PASSAGE FOR REVIEW »
++++++++++
Corrupt and self-serving politicians can no longer expect the new breed of entrepreneurs to be invariably subservient to their power – “grease our palms and just shut up” – like before.

IF it’s any consolation, I have found that not everything is gloomy, depressing and miserable in the current political pandemonium. At least one positive side effect of the political chaos is that the country’s private sector has become incredibly bolder in expressing its political views. Take a close look and you can probably detect that the new breed of business leaders, unlike their predecessors of a few generations past, are making it loud and clear that they won’t keep their political thinking to themselves anymore.

They have proved beyond doubt that they are even ready, when the situation warrants it, to tell the government: Get stuffed!

Not so long ago, most Thai businessmen would have been either keeping their mouths appropriately shut or making immediate appearances at the offices of the politicians poised to take power to offer their public congratulations, no matter how despicable their records or performances.

After having suffered one serious blow of political chaos after another, local business leaders have undergone a remarkable transformation. First, they came out in the open to oppose any coup attempt. Then, when Samak Sundaravej exercised his power as prime minister to declare a state of emergency, they promptly saw through his ploy to use the Army chief to crack down on the protestors. The business community leaders uncharacteristically issued a statement calling upon him to lift that order immediately.

Perhaps the most audacious decision of the executives of the Thai Chamber of Commerce and the Federation of Thai Industries was to issue a joint statement calling upon ex-premier Somchai Wongsawat to either step down or dissolve the House to call a new election, and to ask The People’s Alliance for Democracy to disperse.
++++++++++
DATASET CONTENT »

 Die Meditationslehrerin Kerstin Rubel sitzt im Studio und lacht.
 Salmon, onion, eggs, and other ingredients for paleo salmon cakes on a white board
++++++++++
BRIEF A » Set down the passage on Thai business leaders and politics word for word, from "IF it’s any" up to and including "to themselves anymore.".
BRIEF B » In the passage on Thai business leaders and politics, what did the joint statement of the Thai Chamber of Commerce and the Federation of Thai Industries call on Somchai Wongsawat to do?
BRIEF C » Extend the passage on Thai business leaders and politics, picking up right after its final sentence.

REPLY A »
IF it’s any consolation, I have found that not everything is gloomy, depressing and miserable in the current political pandemonium. At least one positive side effect of the political chaos is that the country’s private sector has become incredibly bolder in expressing its political views. Take a close look and you can probably detect that the new breed of business leaders, unlike their predecessors of a few generations past, are making it loud and clear that they won’t keep their political thinking to themselves anymore.

REPLY B » It called on him to either step down or dissolve the House to call a new election.

REPLY C »
For Thai businessmen to demonstrate such a degree of independence against the powers that be is clearly unprecedented. In fact, when a government spokesman angrily suggested in public that three major conglomerates – Bangkok Bank, the CP Group and Saha Group – were backing the PAD protestors, the denials were at best sombre and subdued. The tycoons simply said they remained “neutral” over the conflict.

For the country’s business leaders to not kow-tow to politicians and refuse to condemn the anti-government protestors must be considered a highly significant sign of democratic maturity indeed.

Now they have taken one step further. A few hours after the Constitution Court ruled on Tuesday to disband three political parties – People Power, Chat Thai and Machima Tipathai – and ban their 109 executives from politics for five years, the first list of possible candidates for the vacant premiership immediately caused great consternation around the country.

Even before the most vocal academics offered their usual reservations and scepticism, the joint business organisations went into an aggressive mode of action. Throwing political correctness and subtlety to the wind, the business chiefs declared that they would like to see the old power clique give up their grip and let the opposition Democrat Party form the core of the new government.

Had things been “business as usual”, you wouldn’t have expected to hear this line from the president of the Federation of Thai Industries, Santi Vilassakdanond, on the radio yesterday morning:

“The two past prime ministers – Samak Sundaravej and Somchai Wongsawat – of the ruling PPP have been given a chance to run the country and they have both failed to lift business and investment confidence. Therefore, we believe that it’s time for a switch in the political alliance to form the next government.”

When the radio host directly mentioned the names of two likely candidates for the premiership from the existing power group (or the “third-generation of Thaksin Shinawatra’s nominees”) – Chalerm Yoobamrung and Mingkwan Saengsuwan – the business tycoon just laughed, and, in a diplomatic but thinly-veiled answer to the none-too-subtle question, said:

“Do we need to mention names at all? I think a lot of people would just shake their heads upon hearing those names.”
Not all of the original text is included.